Bagi Antonius Nong (52), ketua kelompok ini, menanam pohon bukan hanya untuk mengejar popularitas atau memperoleh dana, tapi didasari rasa cinta lingkungan.
“Budaya Sako Seng (gotong royong) yang menjadi semangat kami untuk melakukan penanaman pohon bakau atau mangrove di pesisir pantai,” sebutnya. “Kami kumpul uang beli polybag. Bila stok menipis, bendahara kelompok saya tugaskan untuk mengumpulkan dana ke tiap anggota untuk bisa beli polybag lagi.”
Meski berswadaya dalam menanam dan membibitkan bakau, namun kelompok ini tidak menampik jika ada para pihak yang mau membantu.

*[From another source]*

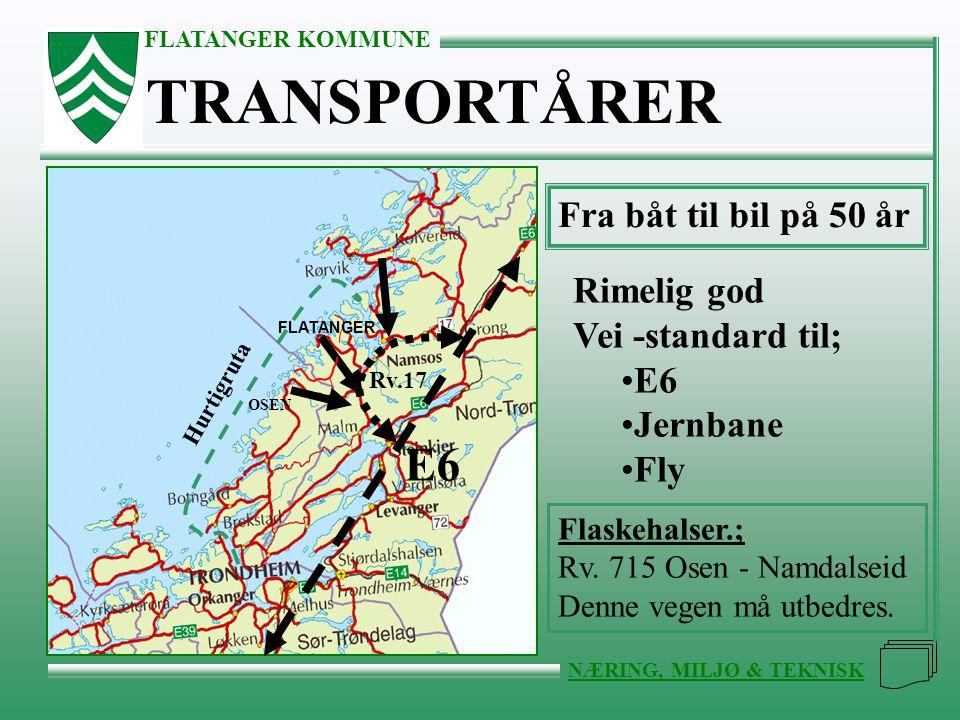 FLATANGER KOMMUNE NÆRING, MILJØ & TEKNISK FLATANGER TRANSPORTÅRER Fra båt til bil på 50 år E6 Hurtigruta Rv.17 Rimelig god Vei -standard til; •E6 •Jernbane •Fly OSEN Flaskehalser.; Rv.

Di tahun 2012, kelompok ini pernah mendapat bantuan 60 juta rupiah dari Dishut Sikka untuk menanam jati dan mahoni. Sekira satu kilometer wilayah yang mereka tanami, sejarak limaratus meter tanaman hidup cukup baik, selebihnya harus dilakukan penyulaman tanaman.
“Tahun 2016 Pemkab melihat pantai Kolisia sudah banyak dipenuhi pohon bakau, Dinas Perikanan & Kelautan lalu mengajak kerja sama menanam bakau, mereka bantu dana sebesar 60 juta rupiah,” terangnya.

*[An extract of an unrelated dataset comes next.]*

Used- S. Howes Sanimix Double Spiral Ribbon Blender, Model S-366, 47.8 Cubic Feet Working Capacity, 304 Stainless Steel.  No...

Adrianus menghimbau kepada semua masyarakat agar merawat alam dan ramai-ramai menanam pohon apa saja. Bagi yang bermukim di pegunungan bisa menanam di kebun, pekarangan rumah maupun di hutan yang ada. Bagi yang bermukim di peisir pantai diajak untuk bergabung dengan kelompok untuk menanam bakau.
“Tahun 2015 kami tanam serentak duaribu bakau, 2016 lima ribu, dan tahun 2017 juga lima ribu pohon. Tahun 2018 berencana akan menanam di Desa Kolisia-A, dekat Teluk Kelambu dan pulau Nusa Kutu yang sudah parah abrasinya,” ucapnya.
Melihat konsistensi kelompok ini, Yuvensius Dindus Kepala Desa Kolisia-B menyatakan salut.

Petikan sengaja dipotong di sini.